I use Bitrise for building some open source projects for the OpenID Foundation, and we frequently receive pull requests from external contributors. We have very strict code quality and conformance checks that are run on Bitrise which often fail for these pull requests, but the contributors are not able to see the logs to understand why.
Could it be made possible to allow users external to an app’s team to view builds and build logs?
We also really need this feature. If you have any love for open source projects, you really need to make this possible! Otherwise no open source project will use your service and you will not get known amongst the open source community.
Personally, I don’t believe you will ever do this due to server costs. Since this is still not done, I’m pretty sure this is a strategic decision. This feature was requested a long time ago by many developers but you’re just saying “yes, sometime” but nothing is done actually. I’m sure implementing at least a basic support for showing some information to the user when the project is set to be “public” shouldn’t be too much work.
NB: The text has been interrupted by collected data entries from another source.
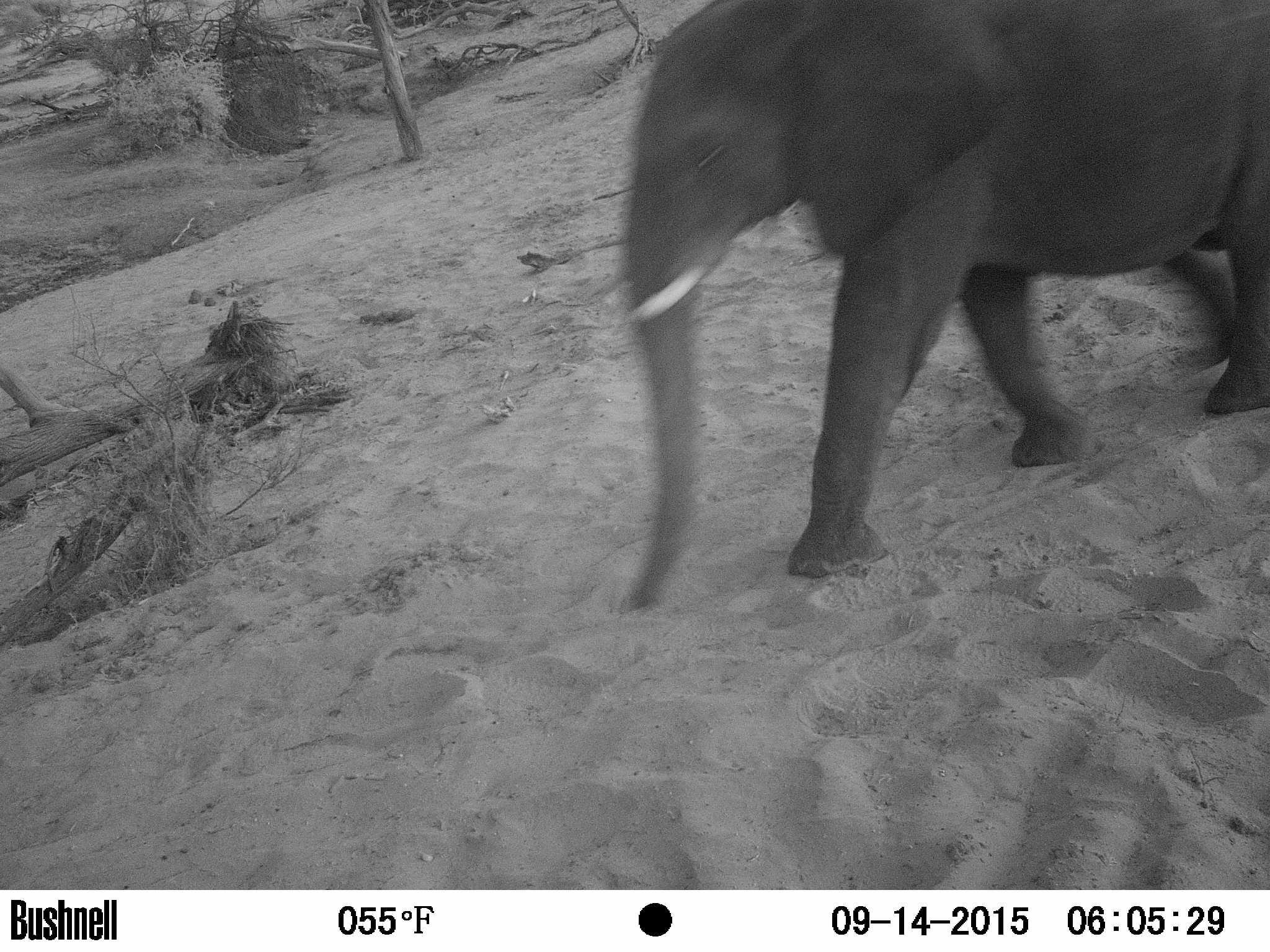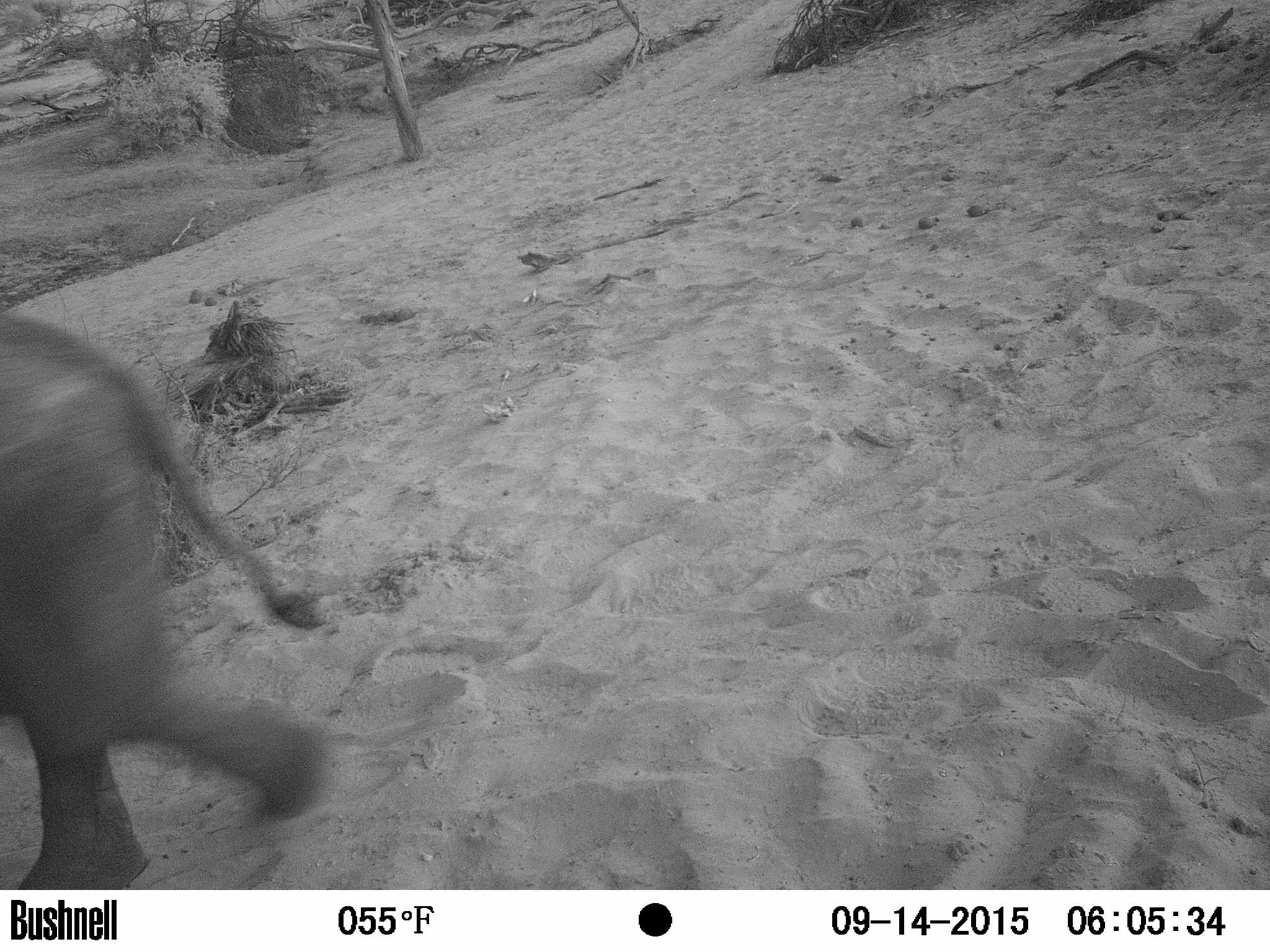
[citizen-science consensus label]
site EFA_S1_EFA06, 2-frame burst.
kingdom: Animalia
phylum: Chordata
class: Mammalia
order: Proboscidea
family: Elephantidae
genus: Loxodonta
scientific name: Loxodonta africana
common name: african bush elephant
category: elephant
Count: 1.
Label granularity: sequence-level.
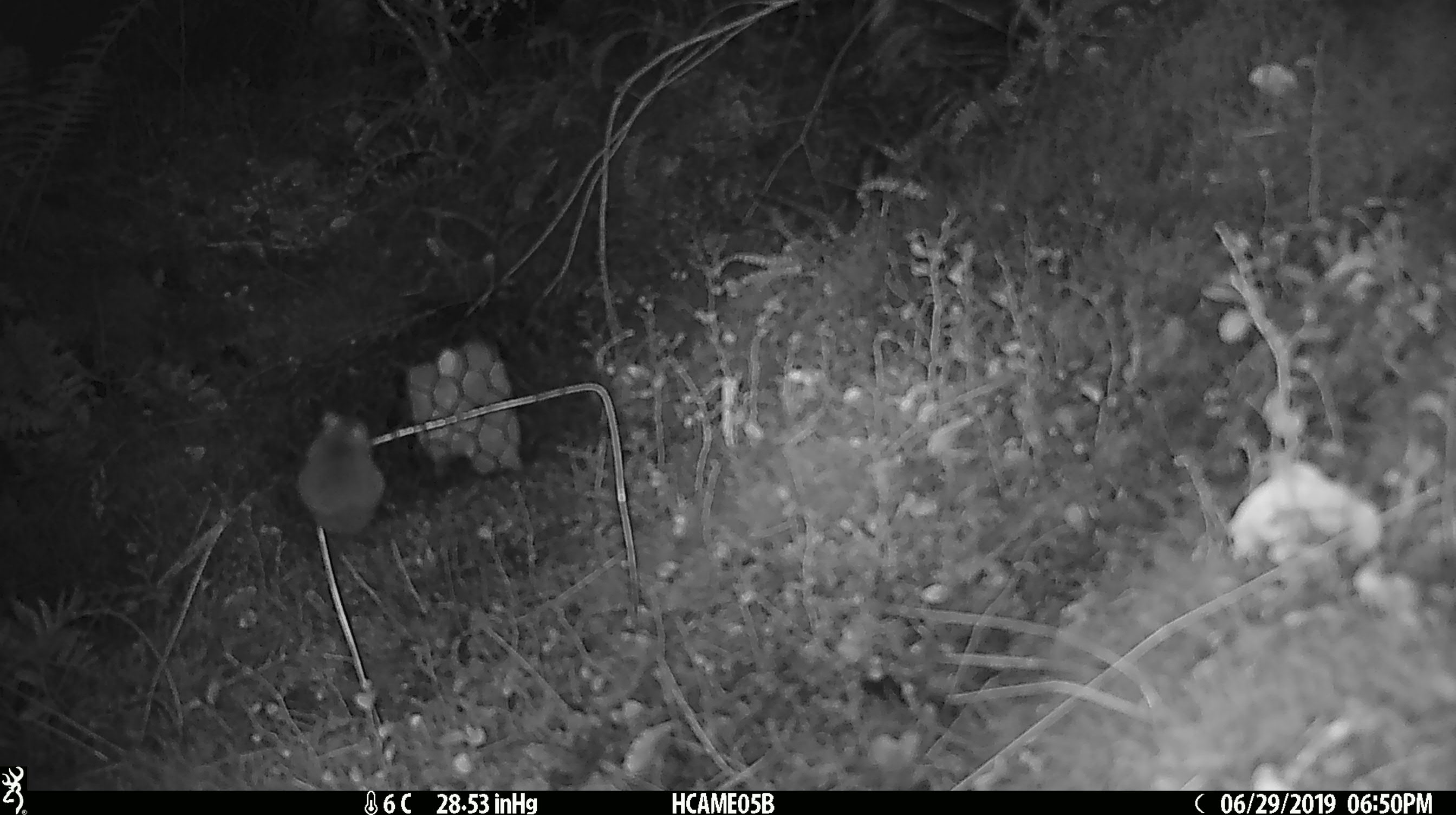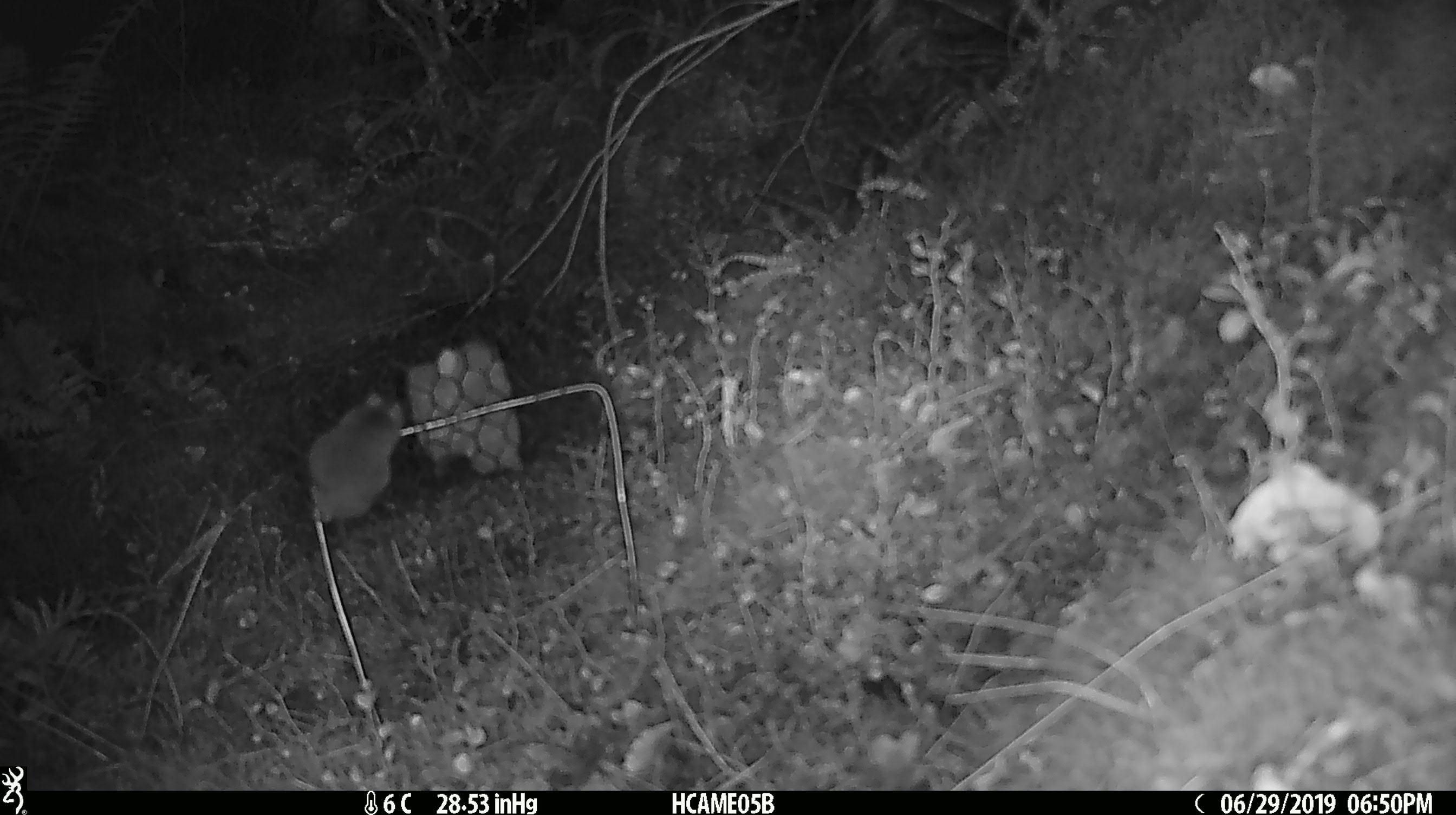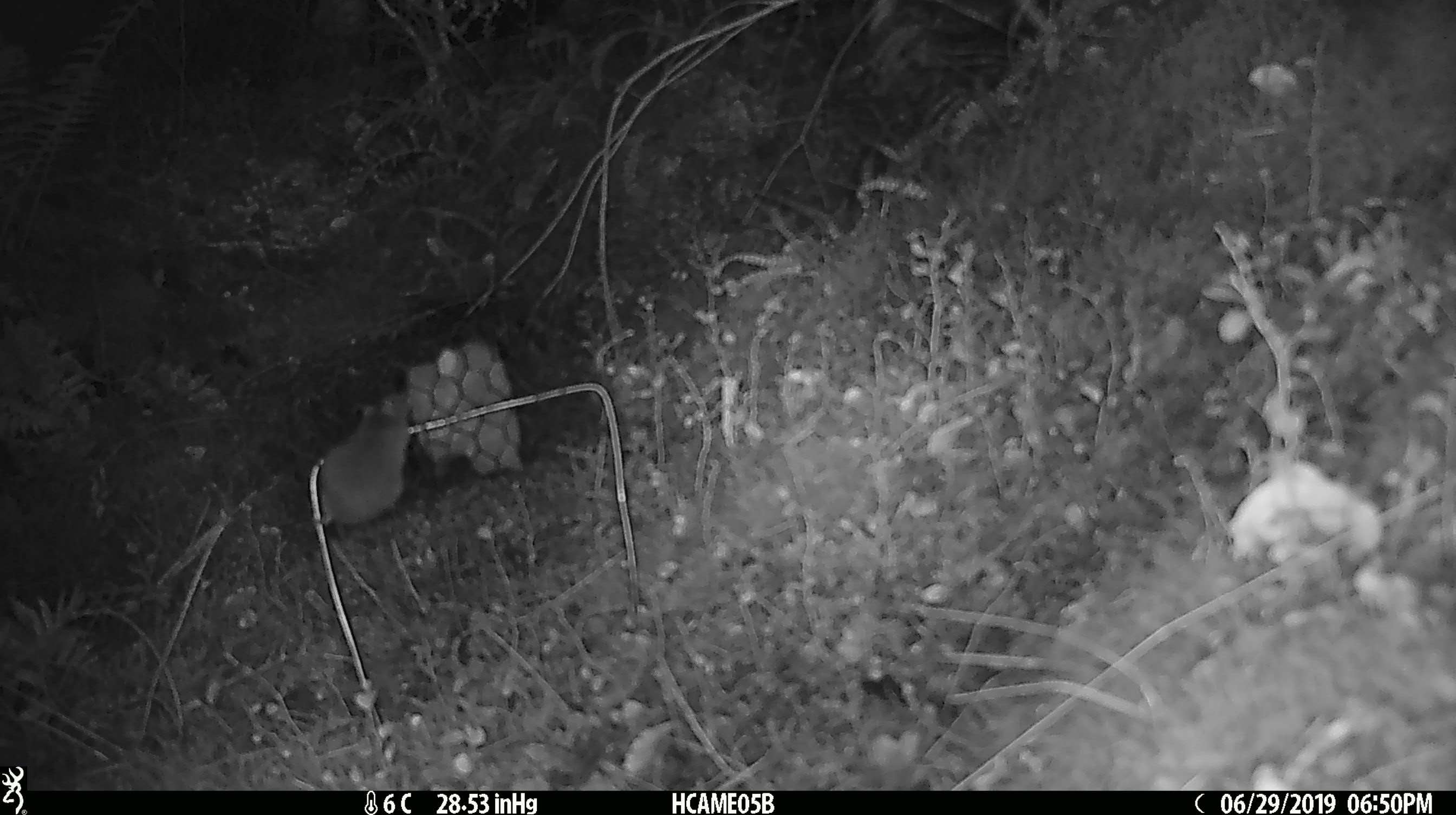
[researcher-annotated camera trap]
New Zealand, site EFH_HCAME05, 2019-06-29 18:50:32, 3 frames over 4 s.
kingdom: Animalia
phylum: Chordata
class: Mammalia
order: Rodentia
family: Muridae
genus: Mus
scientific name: Mus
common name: mouse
Mouse (Mus).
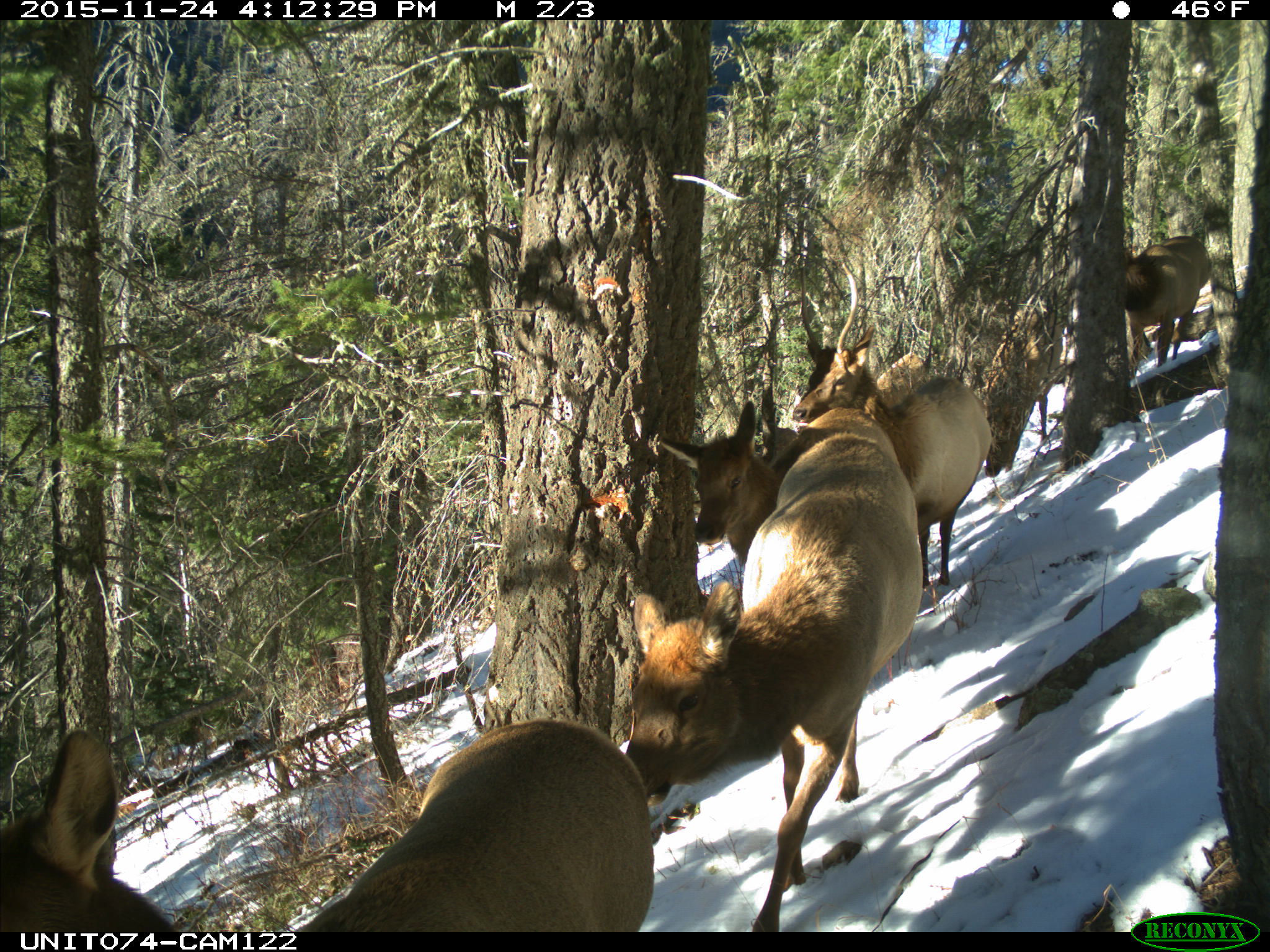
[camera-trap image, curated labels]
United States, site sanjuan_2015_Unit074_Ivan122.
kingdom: Animalia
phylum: Chordata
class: Mammalia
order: Artiodactyla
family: Cervidae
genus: Cervus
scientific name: Cervus elaphus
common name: red deer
Cervus elaphus (red deer).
For example you could add a step that uploads the build log to some server and posts the link to it in the pull requests that are failing. This is the very least I’d expect if you really care about open source developers. For public projects we would then simply need to add this step to the workflow and that’s it.
@jamitlabs that would be a temporary hack which we’re not committed to do. What we’re committed to do is to actually provide this feature in the future, but the right way, which is quite complex.
Just an example, we have to make sure that no private info is shared in those logs, as well as adding features so that if you accidentally share private infos in a public log you can remove the log, affected artifacts etc. as soon as possible.
We will not provide a “just show your log” type of solution because we do believe that would lead to tons of accidental secure info inclusions in the logs.
What we do, however, is adding related features which are prerequisites for this one, e.g. allowing builds / build logs to be deleted, public artifacts to be made private etc. Those are all on our roadmap and we definitely do plan to have public apps/logs eventually, but only when we can say with certainty that we have everything required to prevent accidental secure data inclusion in logs as well as have all the tools for you to correct the issue if it would still happen.
I hope this makes sense, questions are welcome as always.
I don’t see how the new step is a “temporary hack” – it’s not.
Your concerns about “accidentally sharing private infos” don’t apply to open source projects. What private info do open source projects have? None! Everything is developed in the open. I think you’re talking about other use cases, not the one for open source projects. Also the step would be opt-in, so people who use it will be aware of it.
This pull request on GitHub for example fails and the committer can’t see the log file. This is a serious problem. The suggested solution would completely solve it. It may be improved later on, but I don’t see a “security issue” in any way. What “private data” should be in the logs?
Just an example of a possibly dangerous leak which might slip through if you’re not “security aware”, and we plan to add some additional checks around: a read-write SSH key.
Why would you use one? Because there are countless popular tools which can help you with e.g. bumping build numbers, committing the change and pushing back.
Another example might be a GitHub OAuth token, which you might want to use for http://danger.systems/ integration or communicating back to GitHub in any other way.
Ideally none of course But you’d be amazed what kind of things we see in logs sent to us for inspection / debugging.
So, what you’re basically saying is that the users are not smart enough to be given the option to make their logs public because some of them don’t care enough about security. Well, I’d like to have the responsibility on my side. Again: It’s opt-in and you could add a warning to the step.
And if you really care about security, there’s an easy solution: Just add the option to the step to strip out specific Strings and let the user decide which those are. For example if I had a read-write SSH-key, I’d simply add it to the list of Strings to be stripped from the exported log. This should be easy to implement and allow us to work publicly with Bitrise very soon, not “sometime”. If there’s a security issue then, it’s the users fault. He opted in, saw a warning and didn’t add the sensible data to the ignore-list.
No, but we have to be cautious as much as possible which means e.g. that compromised logs, artifacts, etc. have to be removable, extra checks have to be added and warnings have to be placed on the UI, etc.
That said, if you want to, feel free to create a step or script to share back your log, e.g. as a comment on the related GitHub PR. That definitely should be possible, probably easiest with Danger ( Danger! Danger! Uh, that is... Using Danger with Bitrise - Bitrise ) or similar.
It’s in an invite only, private beta phase. Will be available once we’re happy with all the details & covered all the security related concerns this feature will bring (e.g. to prevent users to accidentally expose SSH keys).
It shouldn’t take long now to make into public beta, but if you’d want to get into the private beta today just let us know, would love your feedback!
We forgot to share the good news here - public apps is now GA, no need to join any private beta.
It also grants a dedicated free concurrency to the app if registered as a Public App.
We also rolled out a couple of security features to help with protecting Public Apps against misconfiguration:
Thank you all for your feedback & patience, we worked a lot on this to make it possible and your feedback helped a lot!